Peter wagte nicht, in der Dämmerung weiterzuforschen. Die Ahnl hatte von Bären erzählt, die da in Höhlen hausten. Schon war die Sonne hinter den Klammwänden verschwunden. Die Kinder sahen einander verzagt an. Sie mußten doch irgendwo übernachten, wo sie vor der Kälte geschützt waren; sie kannten die Nächte im Gebirge. Und Peter sah Evas Augen feucht glänzen vor Bangigkeit. Da wandte er sich dem Walde zu. Ohne lange zu suchen, fand er in der Nähe der Felswand eine riesige Buche, deren Stamm über dem Boden eine Höhlung zeigte, groß genug für Eva, daß sie sich darin zum Schlafe zusammenkauern konnte. Aus Laub und Gras machte er ihr ein Nest und forderte sie auf, sich in die Höhlung zu ducken. Zögernd gehorchte Eva.

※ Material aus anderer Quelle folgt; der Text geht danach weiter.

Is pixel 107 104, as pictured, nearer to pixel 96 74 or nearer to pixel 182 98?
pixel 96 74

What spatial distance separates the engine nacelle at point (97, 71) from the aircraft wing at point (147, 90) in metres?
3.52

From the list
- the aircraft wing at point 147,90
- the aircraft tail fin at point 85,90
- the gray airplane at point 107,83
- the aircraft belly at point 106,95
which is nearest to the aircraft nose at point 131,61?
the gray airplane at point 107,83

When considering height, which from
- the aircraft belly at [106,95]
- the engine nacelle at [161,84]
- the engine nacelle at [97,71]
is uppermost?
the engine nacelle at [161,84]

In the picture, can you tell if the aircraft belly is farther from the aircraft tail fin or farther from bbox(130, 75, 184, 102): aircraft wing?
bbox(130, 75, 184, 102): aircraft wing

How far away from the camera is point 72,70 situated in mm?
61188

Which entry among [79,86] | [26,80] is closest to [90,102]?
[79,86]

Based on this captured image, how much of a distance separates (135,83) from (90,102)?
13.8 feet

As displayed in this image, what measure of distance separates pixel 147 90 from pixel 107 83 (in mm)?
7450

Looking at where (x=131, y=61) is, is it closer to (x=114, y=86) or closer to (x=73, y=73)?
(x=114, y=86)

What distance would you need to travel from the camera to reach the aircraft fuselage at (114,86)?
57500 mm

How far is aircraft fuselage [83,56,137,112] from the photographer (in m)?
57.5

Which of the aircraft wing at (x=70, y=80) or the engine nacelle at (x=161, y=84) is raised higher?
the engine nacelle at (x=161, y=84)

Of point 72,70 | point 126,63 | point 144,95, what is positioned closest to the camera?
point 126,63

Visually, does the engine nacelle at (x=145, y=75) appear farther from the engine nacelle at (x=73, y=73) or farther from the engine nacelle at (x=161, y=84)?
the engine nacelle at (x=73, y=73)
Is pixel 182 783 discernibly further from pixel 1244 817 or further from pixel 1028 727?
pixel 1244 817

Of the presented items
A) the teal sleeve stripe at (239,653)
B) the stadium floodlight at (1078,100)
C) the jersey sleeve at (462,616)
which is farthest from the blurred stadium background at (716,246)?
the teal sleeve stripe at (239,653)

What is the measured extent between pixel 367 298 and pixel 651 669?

Er selbst kroch unter ein Gebüsch am Fuße der Buche, über dessen Zweige sich ein dichtes Gewinde von Waldreben gesponnen hatte. Hier häufte er dürres Laub als Lager und Decke für sich auf. Das war für Eva eine Beruhigung. Lange flüsterte er noch zu ihr hinüber und versprach ihr, morgen ganz gewiß eine schöne Höhle im Gefels zu finden. Als er Eva endlich in Schlaf geplaudert hatte, überfiel ihn wieder die Sorge. Obwohl er sich tief in das Laub eingewühlt hatte, hielt ihn die zunehmende Nachtkälte wach. Er horchte den unerklärlichen Geräuschen und Stimmen des Waldes nach. Ganz nahe bei ihm krabbelte allerlei im Laubwerk, und aus dem Walde drangen von Zeit zu Zeit, das Raunen der Baumkronen und das Rauschen des Baches übertönend, unheimliche Rufe, bald ein tiefes »Pu-hu!«, bald ein hohles, gedehntes »Hu-hu! Hu-hu-huu!« —, das in ein Weinen, Wiehern, Lachen und Jauchzen überging. Peter standen die Haare zu Berge. Er kannte nicht das Locklied der Waldohreule, und seine Phantasie bevölkerte den Wald mit märchenhaften Unholden. Dazu kam seine nicht unberechtigte Angst vor Bären.

Peter tastete den Boden ab und fand bald einen scharfkantigen Stein, den er als Waffe gebrauchen wollte. Mit dem wollte er den Bären mitten auf die Schnauze schlagen. Doch je mehr er sich in den ungleichen Kampf hineindachte, um so geringer wurde seine Zuversicht — ja, er begann am ganzen Leibe zu zittern, als vom Walde herüber das Knistern zerbrechenden Reisigs zu ihm herüberdrang.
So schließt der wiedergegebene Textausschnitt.